_Série de consignes_
- 1) Reprenez le passage de l'article sur le Mercosur qui commence par "Le Mercosur est" et s'arrête après "adhésion en 2015.", en remplaçant "Mercosur" par "Marché commun du Sud".
- 2) Poursuivez l'article sur le Mercosur à partir de sa dernière phrase.

Le Brésil, le Paraguay et l’Argentine n’acceptent pas la présidence temporaire du Venezuela, soutenue par l’Uruguay. Les enjeux géopolitiques dépassent de loin cette dispute : allons-nous vers la fin du Mercosur au profit de l’Alliance du Pacifique, alignée sur les États-Unis ?
Le Mercosur est né en 1991 pour former une union douanière et politique de l’Amérique du Sud “basée sur les principes de Démocratie et de Développement économique pour impulser une intégration à visage humain” (1). Il comprend le Brésil, l’Argentine, l’Uruguay, le Paraguay et le Venezuela (depuis 2006). La Bolivie a demandé son adhésion en 2015.
La question de la présidence temporaire
Les accords prévoient que chaque pays prenne la présidence pour 6 mois en suivant l’ordre alphabétique. L’Uruguay présidait l’entité jusqu’en juillet 2016, normalement suivi par le Venezuela le 29 juin pour le reste de l’année. Mais le président par intérim Michel Temer au Brésil, l’Argentine de Mauricio Macri et le Paraguay de Horacio Cartes, viscéralement anti-Venezuela, refusent ce passage de témoin pour trois raisons : le Venezuela du président Nicolas Maduro ne serait pas démocratique, ce pays ne remplirait pas les normes requises pour une adhésion pleine, et le transfert de présidence ne s’est pas réalisé selon la convention. En effet, le transfert s’est réalisé par courrier de l’Uruguay qui informait ses partenaires que son temps de présidence terminé le 29 juin et qu’il passait le témoin au suivant par ordre alphabétique, le Venezuela. En principe, ce transfert se réalise en réunion plénière où le président sortant fait son rapport sur les actions réalisées durant son mandat, ce que n’a pas fait l’Uruguay.

_Données enregistrées_
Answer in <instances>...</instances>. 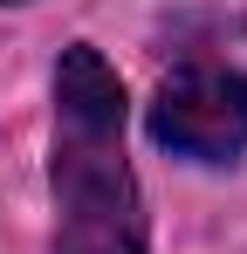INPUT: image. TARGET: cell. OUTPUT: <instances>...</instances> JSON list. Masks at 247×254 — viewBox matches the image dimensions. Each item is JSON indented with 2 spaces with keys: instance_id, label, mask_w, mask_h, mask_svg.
I'll use <instances>...</instances> for the list:
<instances>
[{
  "instance_id": "cell-1",
  "label": "cell",
  "mask_w": 247,
  "mask_h": 254,
  "mask_svg": "<svg viewBox=\"0 0 247 254\" xmlns=\"http://www.w3.org/2000/svg\"><path fill=\"white\" fill-rule=\"evenodd\" d=\"M55 254H144V199L124 158V83L76 42L55 69Z\"/></svg>"
},
{
  "instance_id": "cell-2",
  "label": "cell",
  "mask_w": 247,
  "mask_h": 254,
  "mask_svg": "<svg viewBox=\"0 0 247 254\" xmlns=\"http://www.w3.org/2000/svg\"><path fill=\"white\" fill-rule=\"evenodd\" d=\"M151 137L179 158L227 165L247 151V76L234 69H179L151 103Z\"/></svg>"
}]
</instances>
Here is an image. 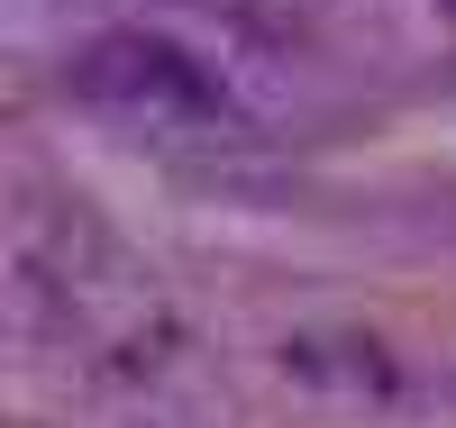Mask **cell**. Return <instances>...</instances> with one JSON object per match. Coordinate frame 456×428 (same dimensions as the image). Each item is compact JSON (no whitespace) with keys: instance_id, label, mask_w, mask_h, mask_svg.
Instances as JSON below:
<instances>
[{"instance_id":"1","label":"cell","mask_w":456,"mask_h":428,"mask_svg":"<svg viewBox=\"0 0 456 428\" xmlns=\"http://www.w3.org/2000/svg\"><path fill=\"white\" fill-rule=\"evenodd\" d=\"M73 92L119 109V119H146V128H174V119H210L219 109V83L165 46V36H101V46L73 64Z\"/></svg>"}]
</instances>
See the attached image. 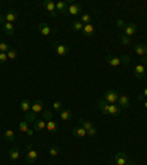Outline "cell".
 Listing matches in <instances>:
<instances>
[{"label":"cell","mask_w":147,"mask_h":165,"mask_svg":"<svg viewBox=\"0 0 147 165\" xmlns=\"http://www.w3.org/2000/svg\"><path fill=\"white\" fill-rule=\"evenodd\" d=\"M97 108L104 115H113V117H116V115H119V112H121V108L118 106V105H110V103L104 102L103 99L102 100H97Z\"/></svg>","instance_id":"cell-1"},{"label":"cell","mask_w":147,"mask_h":165,"mask_svg":"<svg viewBox=\"0 0 147 165\" xmlns=\"http://www.w3.org/2000/svg\"><path fill=\"white\" fill-rule=\"evenodd\" d=\"M129 56H122V58H116V56H112V55H108L106 56V62L112 67H119L121 63H129Z\"/></svg>","instance_id":"cell-2"},{"label":"cell","mask_w":147,"mask_h":165,"mask_svg":"<svg viewBox=\"0 0 147 165\" xmlns=\"http://www.w3.org/2000/svg\"><path fill=\"white\" fill-rule=\"evenodd\" d=\"M37 158H38V152L34 151V149H33V145L28 143V145H27V155H25L27 162H28V164H34L35 161H37Z\"/></svg>","instance_id":"cell-3"},{"label":"cell","mask_w":147,"mask_h":165,"mask_svg":"<svg viewBox=\"0 0 147 165\" xmlns=\"http://www.w3.org/2000/svg\"><path fill=\"white\" fill-rule=\"evenodd\" d=\"M118 99H119V93L115 92V90H108V92L103 94V100L110 103V105H115L118 102Z\"/></svg>","instance_id":"cell-4"},{"label":"cell","mask_w":147,"mask_h":165,"mask_svg":"<svg viewBox=\"0 0 147 165\" xmlns=\"http://www.w3.org/2000/svg\"><path fill=\"white\" fill-rule=\"evenodd\" d=\"M52 47L54 49V52L59 55V56H66V55L71 52V47H68V46H65V44L62 43H52Z\"/></svg>","instance_id":"cell-5"},{"label":"cell","mask_w":147,"mask_h":165,"mask_svg":"<svg viewBox=\"0 0 147 165\" xmlns=\"http://www.w3.org/2000/svg\"><path fill=\"white\" fill-rule=\"evenodd\" d=\"M16 19H18V13H16L15 10H9L6 15H0V22H2V24H3V22H10V24H13Z\"/></svg>","instance_id":"cell-6"},{"label":"cell","mask_w":147,"mask_h":165,"mask_svg":"<svg viewBox=\"0 0 147 165\" xmlns=\"http://www.w3.org/2000/svg\"><path fill=\"white\" fill-rule=\"evenodd\" d=\"M83 12V6L78 5V3H71L68 5V10H66V15H71V16H77Z\"/></svg>","instance_id":"cell-7"},{"label":"cell","mask_w":147,"mask_h":165,"mask_svg":"<svg viewBox=\"0 0 147 165\" xmlns=\"http://www.w3.org/2000/svg\"><path fill=\"white\" fill-rule=\"evenodd\" d=\"M132 75L137 78V80H143L146 75V68H144V63H138L137 67L132 71Z\"/></svg>","instance_id":"cell-8"},{"label":"cell","mask_w":147,"mask_h":165,"mask_svg":"<svg viewBox=\"0 0 147 165\" xmlns=\"http://www.w3.org/2000/svg\"><path fill=\"white\" fill-rule=\"evenodd\" d=\"M118 106L121 109H128L131 106V100L127 94H119V99H118Z\"/></svg>","instance_id":"cell-9"},{"label":"cell","mask_w":147,"mask_h":165,"mask_svg":"<svg viewBox=\"0 0 147 165\" xmlns=\"http://www.w3.org/2000/svg\"><path fill=\"white\" fill-rule=\"evenodd\" d=\"M113 159H115V165H127L128 162H129L125 152H118Z\"/></svg>","instance_id":"cell-10"},{"label":"cell","mask_w":147,"mask_h":165,"mask_svg":"<svg viewBox=\"0 0 147 165\" xmlns=\"http://www.w3.org/2000/svg\"><path fill=\"white\" fill-rule=\"evenodd\" d=\"M37 28H38V31L43 35H50L52 33H56V29L50 28V27L46 24V22H41V24H38V27H37Z\"/></svg>","instance_id":"cell-11"},{"label":"cell","mask_w":147,"mask_h":165,"mask_svg":"<svg viewBox=\"0 0 147 165\" xmlns=\"http://www.w3.org/2000/svg\"><path fill=\"white\" fill-rule=\"evenodd\" d=\"M43 100L38 99V100H35L33 105H31V112H34L35 115H38V114H43Z\"/></svg>","instance_id":"cell-12"},{"label":"cell","mask_w":147,"mask_h":165,"mask_svg":"<svg viewBox=\"0 0 147 165\" xmlns=\"http://www.w3.org/2000/svg\"><path fill=\"white\" fill-rule=\"evenodd\" d=\"M124 31H125V35L131 39V35H134L135 34V31H137V25L134 24V22H128V24L125 25Z\"/></svg>","instance_id":"cell-13"},{"label":"cell","mask_w":147,"mask_h":165,"mask_svg":"<svg viewBox=\"0 0 147 165\" xmlns=\"http://www.w3.org/2000/svg\"><path fill=\"white\" fill-rule=\"evenodd\" d=\"M43 6L44 8H46V9L49 10L50 12V15H52V16H56V15H58V12H56V5H54L53 2H49V0H44L43 2Z\"/></svg>","instance_id":"cell-14"},{"label":"cell","mask_w":147,"mask_h":165,"mask_svg":"<svg viewBox=\"0 0 147 165\" xmlns=\"http://www.w3.org/2000/svg\"><path fill=\"white\" fill-rule=\"evenodd\" d=\"M59 117L62 118L63 121H72L74 114L69 111V109H60V111H59Z\"/></svg>","instance_id":"cell-15"},{"label":"cell","mask_w":147,"mask_h":165,"mask_svg":"<svg viewBox=\"0 0 147 165\" xmlns=\"http://www.w3.org/2000/svg\"><path fill=\"white\" fill-rule=\"evenodd\" d=\"M134 52L138 55V56H141V58H144V56H147V47L144 46V44H135L134 46Z\"/></svg>","instance_id":"cell-16"},{"label":"cell","mask_w":147,"mask_h":165,"mask_svg":"<svg viewBox=\"0 0 147 165\" xmlns=\"http://www.w3.org/2000/svg\"><path fill=\"white\" fill-rule=\"evenodd\" d=\"M94 33H96V28H94L93 24H85L83 27V34L87 35V37H91V35H94Z\"/></svg>","instance_id":"cell-17"},{"label":"cell","mask_w":147,"mask_h":165,"mask_svg":"<svg viewBox=\"0 0 147 165\" xmlns=\"http://www.w3.org/2000/svg\"><path fill=\"white\" fill-rule=\"evenodd\" d=\"M72 134H74L75 137H78V139H83V137L87 136V131L84 130L81 125H78V127H75V128L72 130Z\"/></svg>","instance_id":"cell-18"},{"label":"cell","mask_w":147,"mask_h":165,"mask_svg":"<svg viewBox=\"0 0 147 165\" xmlns=\"http://www.w3.org/2000/svg\"><path fill=\"white\" fill-rule=\"evenodd\" d=\"M56 5V12L62 15H66V10H68V3H65V2H58V3H54Z\"/></svg>","instance_id":"cell-19"},{"label":"cell","mask_w":147,"mask_h":165,"mask_svg":"<svg viewBox=\"0 0 147 165\" xmlns=\"http://www.w3.org/2000/svg\"><path fill=\"white\" fill-rule=\"evenodd\" d=\"M46 128H47V131H50V133H56V131L59 130V125L56 121L50 120V121H46Z\"/></svg>","instance_id":"cell-20"},{"label":"cell","mask_w":147,"mask_h":165,"mask_svg":"<svg viewBox=\"0 0 147 165\" xmlns=\"http://www.w3.org/2000/svg\"><path fill=\"white\" fill-rule=\"evenodd\" d=\"M2 27H3V31H5L8 35H13L15 34L13 24H10V22H3V24H2Z\"/></svg>","instance_id":"cell-21"},{"label":"cell","mask_w":147,"mask_h":165,"mask_svg":"<svg viewBox=\"0 0 147 165\" xmlns=\"http://www.w3.org/2000/svg\"><path fill=\"white\" fill-rule=\"evenodd\" d=\"M19 106H21V109H22V112H24V114H28V112L31 111V103H29L27 99H22V100H21Z\"/></svg>","instance_id":"cell-22"},{"label":"cell","mask_w":147,"mask_h":165,"mask_svg":"<svg viewBox=\"0 0 147 165\" xmlns=\"http://www.w3.org/2000/svg\"><path fill=\"white\" fill-rule=\"evenodd\" d=\"M9 158H10V161H18L19 159V151H18V147H12L9 151Z\"/></svg>","instance_id":"cell-23"},{"label":"cell","mask_w":147,"mask_h":165,"mask_svg":"<svg viewBox=\"0 0 147 165\" xmlns=\"http://www.w3.org/2000/svg\"><path fill=\"white\" fill-rule=\"evenodd\" d=\"M44 128H46V121H44L43 118H41V120H35V122H34V130L41 131V130H44Z\"/></svg>","instance_id":"cell-24"},{"label":"cell","mask_w":147,"mask_h":165,"mask_svg":"<svg viewBox=\"0 0 147 165\" xmlns=\"http://www.w3.org/2000/svg\"><path fill=\"white\" fill-rule=\"evenodd\" d=\"M78 122H79V125L83 127L85 131H88L90 128H93V124L90 121H85V120H83V118H78Z\"/></svg>","instance_id":"cell-25"},{"label":"cell","mask_w":147,"mask_h":165,"mask_svg":"<svg viewBox=\"0 0 147 165\" xmlns=\"http://www.w3.org/2000/svg\"><path fill=\"white\" fill-rule=\"evenodd\" d=\"M91 21H93V16L90 13H81V22L84 25L85 24H91Z\"/></svg>","instance_id":"cell-26"},{"label":"cell","mask_w":147,"mask_h":165,"mask_svg":"<svg viewBox=\"0 0 147 165\" xmlns=\"http://www.w3.org/2000/svg\"><path fill=\"white\" fill-rule=\"evenodd\" d=\"M83 27H84V24L81 21H74L72 24H71V28L74 31H83Z\"/></svg>","instance_id":"cell-27"},{"label":"cell","mask_w":147,"mask_h":165,"mask_svg":"<svg viewBox=\"0 0 147 165\" xmlns=\"http://www.w3.org/2000/svg\"><path fill=\"white\" fill-rule=\"evenodd\" d=\"M5 139L8 141H15V133L12 130H5Z\"/></svg>","instance_id":"cell-28"},{"label":"cell","mask_w":147,"mask_h":165,"mask_svg":"<svg viewBox=\"0 0 147 165\" xmlns=\"http://www.w3.org/2000/svg\"><path fill=\"white\" fill-rule=\"evenodd\" d=\"M35 118H37V115H35L34 112L29 111L28 114H25V121L27 122H35Z\"/></svg>","instance_id":"cell-29"},{"label":"cell","mask_w":147,"mask_h":165,"mask_svg":"<svg viewBox=\"0 0 147 165\" xmlns=\"http://www.w3.org/2000/svg\"><path fill=\"white\" fill-rule=\"evenodd\" d=\"M52 118H53V112L50 111V109L43 111V120H44V121H50Z\"/></svg>","instance_id":"cell-30"},{"label":"cell","mask_w":147,"mask_h":165,"mask_svg":"<svg viewBox=\"0 0 147 165\" xmlns=\"http://www.w3.org/2000/svg\"><path fill=\"white\" fill-rule=\"evenodd\" d=\"M10 49H12V46H9L8 43H0V53H8Z\"/></svg>","instance_id":"cell-31"},{"label":"cell","mask_w":147,"mask_h":165,"mask_svg":"<svg viewBox=\"0 0 147 165\" xmlns=\"http://www.w3.org/2000/svg\"><path fill=\"white\" fill-rule=\"evenodd\" d=\"M59 152H60V149H59L58 146H52V147L49 149L50 156H58V155H59Z\"/></svg>","instance_id":"cell-32"},{"label":"cell","mask_w":147,"mask_h":165,"mask_svg":"<svg viewBox=\"0 0 147 165\" xmlns=\"http://www.w3.org/2000/svg\"><path fill=\"white\" fill-rule=\"evenodd\" d=\"M19 130L22 131V133H27V131L29 130V128H28V122L25 121V120H24V121H21V122H19Z\"/></svg>","instance_id":"cell-33"},{"label":"cell","mask_w":147,"mask_h":165,"mask_svg":"<svg viewBox=\"0 0 147 165\" xmlns=\"http://www.w3.org/2000/svg\"><path fill=\"white\" fill-rule=\"evenodd\" d=\"M16 58H18V52L12 47L9 52H8V59H16Z\"/></svg>","instance_id":"cell-34"},{"label":"cell","mask_w":147,"mask_h":165,"mask_svg":"<svg viewBox=\"0 0 147 165\" xmlns=\"http://www.w3.org/2000/svg\"><path fill=\"white\" fill-rule=\"evenodd\" d=\"M119 41H121V44H124V46H127V44H129V43H131V40H129V37H127L125 34L119 37Z\"/></svg>","instance_id":"cell-35"},{"label":"cell","mask_w":147,"mask_h":165,"mask_svg":"<svg viewBox=\"0 0 147 165\" xmlns=\"http://www.w3.org/2000/svg\"><path fill=\"white\" fill-rule=\"evenodd\" d=\"M125 25H127V22H125L124 19H118V21H116V27H118L119 29L125 28Z\"/></svg>","instance_id":"cell-36"},{"label":"cell","mask_w":147,"mask_h":165,"mask_svg":"<svg viewBox=\"0 0 147 165\" xmlns=\"http://www.w3.org/2000/svg\"><path fill=\"white\" fill-rule=\"evenodd\" d=\"M53 109L54 111H60V109H62V102H60V100H56V102L53 103Z\"/></svg>","instance_id":"cell-37"},{"label":"cell","mask_w":147,"mask_h":165,"mask_svg":"<svg viewBox=\"0 0 147 165\" xmlns=\"http://www.w3.org/2000/svg\"><path fill=\"white\" fill-rule=\"evenodd\" d=\"M8 61V53H0V63H3Z\"/></svg>","instance_id":"cell-38"},{"label":"cell","mask_w":147,"mask_h":165,"mask_svg":"<svg viewBox=\"0 0 147 165\" xmlns=\"http://www.w3.org/2000/svg\"><path fill=\"white\" fill-rule=\"evenodd\" d=\"M144 97H147V87L144 88V92H143V94H138V96H137V99H138V100H143Z\"/></svg>","instance_id":"cell-39"},{"label":"cell","mask_w":147,"mask_h":165,"mask_svg":"<svg viewBox=\"0 0 147 165\" xmlns=\"http://www.w3.org/2000/svg\"><path fill=\"white\" fill-rule=\"evenodd\" d=\"M87 134H88V136H96V134H97V130L93 127V128H90V130L87 131Z\"/></svg>","instance_id":"cell-40"},{"label":"cell","mask_w":147,"mask_h":165,"mask_svg":"<svg viewBox=\"0 0 147 165\" xmlns=\"http://www.w3.org/2000/svg\"><path fill=\"white\" fill-rule=\"evenodd\" d=\"M144 108H146V109H147V100H146V102H144Z\"/></svg>","instance_id":"cell-41"},{"label":"cell","mask_w":147,"mask_h":165,"mask_svg":"<svg viewBox=\"0 0 147 165\" xmlns=\"http://www.w3.org/2000/svg\"><path fill=\"white\" fill-rule=\"evenodd\" d=\"M144 46H146V47H147V39H146V44H144Z\"/></svg>","instance_id":"cell-42"},{"label":"cell","mask_w":147,"mask_h":165,"mask_svg":"<svg viewBox=\"0 0 147 165\" xmlns=\"http://www.w3.org/2000/svg\"><path fill=\"white\" fill-rule=\"evenodd\" d=\"M128 165H132V164H129V162H128Z\"/></svg>","instance_id":"cell-43"},{"label":"cell","mask_w":147,"mask_h":165,"mask_svg":"<svg viewBox=\"0 0 147 165\" xmlns=\"http://www.w3.org/2000/svg\"><path fill=\"white\" fill-rule=\"evenodd\" d=\"M127 165H128V164H127Z\"/></svg>","instance_id":"cell-44"}]
</instances>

_Résultats des consignes_
- 1)
Le Marché commun du Sud est né en 1991 pour former une union douanière et politique de l’Amérique du Sud “basée sur les principes de Démocratie et de Développement économique pour impulser une intégration à visage humain” (1). Il comprend le Brésil, l’Argentine, l’Uruguay, le Paraguay et le Venezuela (depuis 2006). La Bolivie a demandé son adhésion en 2015.

- 2)
Des décisions hâtives ?
Le ministre des Affaires étrangères intérimaire du Brésil, José Serra, annonce alors qu’il ne reconnait pas la présidence du Venezuela et critique durement l’Uruguay. Selon le journal brésilien O Estado de Sao Paulo, ce différend Brésil-Uruguay aurait commencé après que l’Uruguay n’a pas accepté la requête de Serra d’isoler le Venezuela. Serra et l’ex président brésilien Fernando Henrique Cardoso, proches du président par intérim Temer (et acteurs clés dans la procédure de destitution de la présidente), s’étaient rendus en Uruguay le 6 juin dernier pour demander au ministre des Affaires étrangères uruguayen, Rodolfo Nin Novoa, que ce pays conserve la présidence jusqu’en août pour que celle-ci ne passe pas au Venezuela. L’Uruguay avait refusé, car il existe depuis 2005 un Tribunal de révision créé justement pour juger les litiges d’interprétation que le Brésil et le Paraguay ont préféré ignorer.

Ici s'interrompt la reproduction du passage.